Ja spaliłam buraka. Potem poszedł..
Znów rzuciłam się na łóżko, tym razem oszołomiona..
O matko. Co ja zrobiłam..

Wykąpałam się i wreszcie załączyłam telefon. Wypadł mi z dłoni, gdy poczułam masę wibracji z nadchodzących powiadomień. Podniosła go, gdy już się uspokoił, a ilość wiadomości i nieodebranych połączeń mnie przeraziła. Od mamy, Niall`a, Zayn dzwonił, a także Philip, z którym miałam się spotkać po pracy.. Ups.
`Głupiutki. xx Natt` - napisałam do Niall`a.
`Przepraszam. xx Niall` - odpowiedział w mgnieniu oka.
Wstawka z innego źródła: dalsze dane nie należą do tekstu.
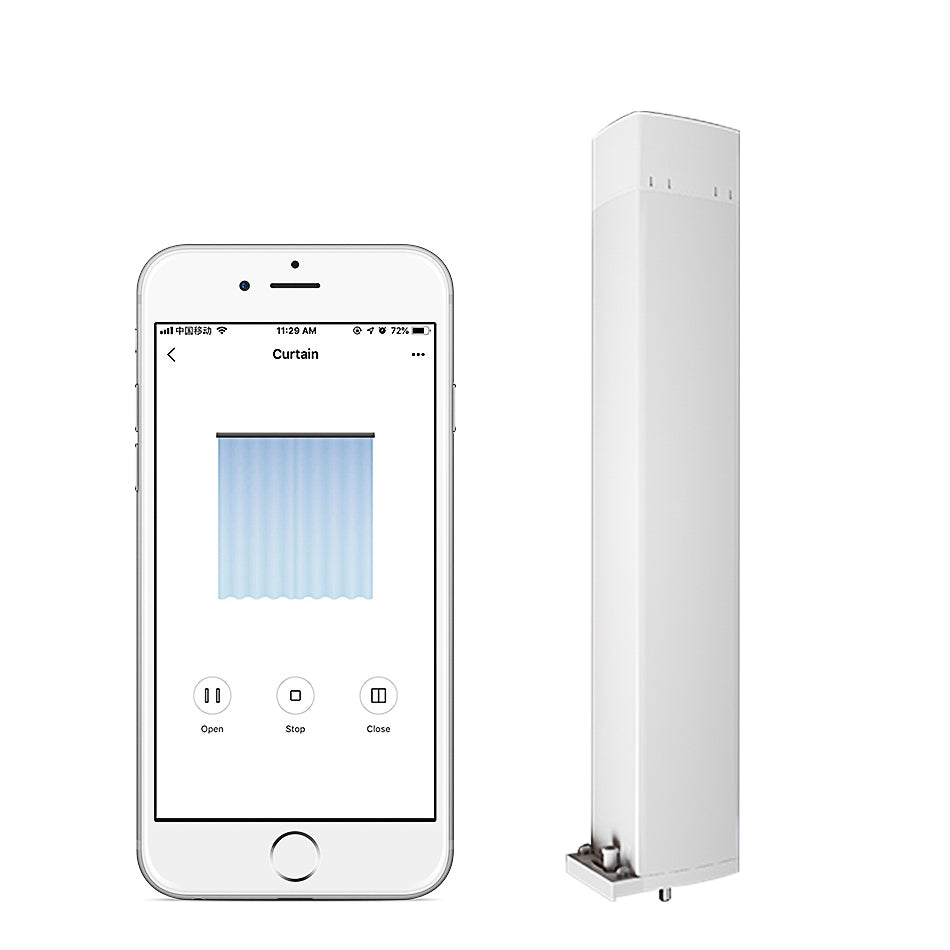 Smart Curtain Motor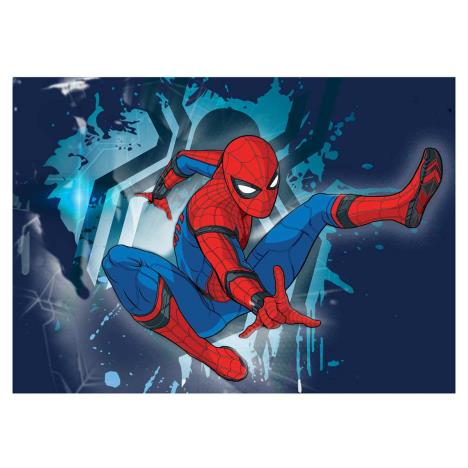 Spiderman Rug (5414956406277) - Character Brands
Zachichotałam.
`Kocham Cię! xx TN` - napisałam.
`Ja też! xx TN` - dostałam w odpowiedzi.
Jak to dobrze, że przyjaciele rozumieją się bez słów. Tak dla wyjaśnienia, niedawno ustaliliśmy z Horanem skrótowe nazewnictwo, TN oznacza Twoja Nathalie bądź Twój Niall. Jest to urocze. I szybsze w porozumiewaniu. Teraz... może iść spać spokojnie, bo wiem, że gdybym się nie odezwała, przejmował by się. Taka Jego natura.. Jest przekochany. I przewrażliwy.
Ja też mogę spać... Nareszcie. To był dzień pełen wrażeń.. Ostatnio same takie mnie spotykają.
Choć są bardzo męczące, z dnia na dzień, coraz bardziej mi się podobają.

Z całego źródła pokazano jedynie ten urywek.